▶ **PROBLEM DESCRIPTION**
Reproduce the material below, swapping every instance of "farthest" for "most distant" and leaving all else as it stands.

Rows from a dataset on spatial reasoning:
** start **
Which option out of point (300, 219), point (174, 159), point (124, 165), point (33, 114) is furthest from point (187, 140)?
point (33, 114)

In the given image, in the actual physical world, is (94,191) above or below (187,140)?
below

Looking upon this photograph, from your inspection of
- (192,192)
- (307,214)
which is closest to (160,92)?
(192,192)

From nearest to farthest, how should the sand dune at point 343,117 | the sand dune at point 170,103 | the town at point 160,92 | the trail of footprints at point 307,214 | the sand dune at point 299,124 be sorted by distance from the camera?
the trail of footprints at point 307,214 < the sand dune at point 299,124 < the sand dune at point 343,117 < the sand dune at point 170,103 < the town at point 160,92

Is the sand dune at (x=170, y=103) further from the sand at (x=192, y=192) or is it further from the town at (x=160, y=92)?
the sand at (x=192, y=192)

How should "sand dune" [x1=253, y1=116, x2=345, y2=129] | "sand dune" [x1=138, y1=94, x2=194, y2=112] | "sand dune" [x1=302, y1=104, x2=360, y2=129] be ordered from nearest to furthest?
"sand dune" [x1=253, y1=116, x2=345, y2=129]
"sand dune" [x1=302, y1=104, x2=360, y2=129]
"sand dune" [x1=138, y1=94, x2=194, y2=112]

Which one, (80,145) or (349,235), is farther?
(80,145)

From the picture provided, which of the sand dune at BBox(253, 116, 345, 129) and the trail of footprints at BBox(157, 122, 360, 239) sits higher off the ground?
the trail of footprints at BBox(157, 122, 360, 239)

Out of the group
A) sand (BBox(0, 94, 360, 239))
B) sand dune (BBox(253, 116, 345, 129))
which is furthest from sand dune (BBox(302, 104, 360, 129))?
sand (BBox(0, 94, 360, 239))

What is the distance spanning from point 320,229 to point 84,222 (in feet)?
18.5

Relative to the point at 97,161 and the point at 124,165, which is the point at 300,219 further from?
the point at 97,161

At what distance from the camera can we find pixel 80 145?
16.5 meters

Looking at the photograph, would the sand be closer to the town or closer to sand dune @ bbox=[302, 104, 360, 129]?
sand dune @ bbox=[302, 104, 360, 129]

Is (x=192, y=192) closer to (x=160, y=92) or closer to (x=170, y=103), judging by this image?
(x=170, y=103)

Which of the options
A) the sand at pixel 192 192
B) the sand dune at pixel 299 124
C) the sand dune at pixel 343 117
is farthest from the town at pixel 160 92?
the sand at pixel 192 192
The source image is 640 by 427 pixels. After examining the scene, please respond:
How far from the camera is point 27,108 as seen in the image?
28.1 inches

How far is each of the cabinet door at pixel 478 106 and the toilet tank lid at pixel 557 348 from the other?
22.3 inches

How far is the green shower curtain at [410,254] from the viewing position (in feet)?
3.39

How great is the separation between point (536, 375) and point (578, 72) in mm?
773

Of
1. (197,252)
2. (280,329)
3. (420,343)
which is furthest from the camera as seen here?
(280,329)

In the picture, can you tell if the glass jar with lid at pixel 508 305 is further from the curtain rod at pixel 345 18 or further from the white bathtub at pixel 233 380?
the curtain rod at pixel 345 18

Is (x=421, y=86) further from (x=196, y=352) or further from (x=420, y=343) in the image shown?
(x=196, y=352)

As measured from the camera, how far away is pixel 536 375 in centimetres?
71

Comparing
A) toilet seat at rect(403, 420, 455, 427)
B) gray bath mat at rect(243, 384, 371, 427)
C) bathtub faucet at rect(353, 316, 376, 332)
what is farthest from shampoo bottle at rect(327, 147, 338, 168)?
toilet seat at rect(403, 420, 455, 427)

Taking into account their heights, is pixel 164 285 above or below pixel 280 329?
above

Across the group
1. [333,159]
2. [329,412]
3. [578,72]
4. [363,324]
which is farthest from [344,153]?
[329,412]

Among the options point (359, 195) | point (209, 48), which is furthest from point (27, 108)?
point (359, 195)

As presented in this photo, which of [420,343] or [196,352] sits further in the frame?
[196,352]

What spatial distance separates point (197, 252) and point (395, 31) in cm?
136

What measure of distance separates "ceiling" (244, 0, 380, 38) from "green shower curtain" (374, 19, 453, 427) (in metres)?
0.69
** end **
▶ **OUTPUT**
Which option out of point (300, 219), point (174, 159), point (124, 165), point (33, 114) is furthest from point (187, 140)?
point (33, 114)

In the given image, in the actual physical world, is (94,191) above or below (187,140)?
below

Looking upon this photograph, from your inspection of
- (192,192)
- (307,214)
which is closest to (160,92)?
(192,192)

From nearest to most distant, how should the sand dune at point 343,117 | the sand dune at point 170,103 | the town at point 160,92 | the trail of footprints at point 307,214 | the sand dune at point 299,124 be sorted by distance from the camera?
the trail of footprints at point 307,214 < the sand dune at point 299,124 < the sand dune at point 343,117 < the sand dune at point 170,103 < the town at point 160,92

Is the sand dune at (x=170, y=103) further from the sand at (x=192, y=192) or is it further from the town at (x=160, y=92)?
the sand at (x=192, y=192)

How should "sand dune" [x1=253, y1=116, x2=345, y2=129] | "sand dune" [x1=138, y1=94, x2=194, y2=112] | "sand dune" [x1=302, y1=104, x2=360, y2=129] be ordered from nearest to furthest?
"sand dune" [x1=253, y1=116, x2=345, y2=129]
"sand dune" [x1=302, y1=104, x2=360, y2=129]
"sand dune" [x1=138, y1=94, x2=194, y2=112]

Which one, (80,145) or (349,235), is farther?
(80,145)

From the picture provided, which of the sand dune at BBox(253, 116, 345, 129) and the trail of footprints at BBox(157, 122, 360, 239) sits higher off the ground?
the trail of footprints at BBox(157, 122, 360, 239)

Out of the group
A) sand (BBox(0, 94, 360, 239))
B) sand dune (BBox(253, 116, 345, 129))
which is furthest from sand dune (BBox(302, 104, 360, 129))?
sand (BBox(0, 94, 360, 239))

What is the distance spanning from point 320,229 to point 84,222 (in feet)?
18.5

Relative to the point at 97,161 and the point at 124,165, which is the point at 300,219 further from?
the point at 97,161

At what distance from the camera can we find pixel 80 145?
16.5 meters

Looking at the photograph, would the sand be closer to the town or closer to sand dune @ bbox=[302, 104, 360, 129]?
sand dune @ bbox=[302, 104, 360, 129]

Is (x=192, y=192) closer to (x=160, y=92) or closer to (x=170, y=103), judging by this image?
(x=170, y=103)

Which of the options
A) the sand at pixel 192 192
B) the sand dune at pixel 299 124
C) the sand dune at pixel 343 117
is most distant from the town at pixel 160 92?
the sand at pixel 192 192
The source image is 640 by 427 pixels. After examining the scene, please respond:
How far from the camera is point 27,108 as seen in the image?
28.1 inches

How far is each of the cabinet door at pixel 478 106 and the toilet tank lid at pixel 557 348 from the other?
22.3 inches

How far is the green shower curtain at [410,254] from the viewing position (in feet)?
3.39

How great is the separation between point (536, 375) and point (578, 72) in mm?
773

Of
1. (197,252)
2. (280,329)
3. (420,343)
which is furthest from the camera as seen here?
(280,329)

In the picture, can you tell if the glass jar with lid at pixel 508 305 is further from the curtain rod at pixel 345 18 or further from the white bathtub at pixel 233 380?
the curtain rod at pixel 345 18

Is (x=421, y=86) further from (x=196, y=352) or further from (x=420, y=343) in the image shown?
(x=196, y=352)

As measured from the camera, how far away is pixel 536 375 in centimetres?
71

Comparing
A) toilet seat at rect(403, 420, 455, 427)
B) gray bath mat at rect(243, 384, 371, 427)
C) bathtub faucet at rect(353, 316, 376, 332)
what is most distant from shampoo bottle at rect(327, 147, 338, 168)?
toilet seat at rect(403, 420, 455, 427)

Taking into account their heights, is pixel 164 285 above or below pixel 280 329?
above

Across the group
1. [333,159]
2. [329,412]
3. [578,72]
4. [363,324]
which is most distant from [344,153]?
[329,412]

Among the options point (359, 195) | point (209, 48), which is furthest from point (27, 108)?
point (359, 195)

As presented in this photo, which of [420,343] or [196,352] sits further in the frame?
[196,352]

What spatial distance separates point (197, 252) and point (395, 31) in cm?
136

What measure of distance separates "ceiling" (244, 0, 380, 38) from "green shower curtain" (374, 19, 453, 427) (in metres)?
0.69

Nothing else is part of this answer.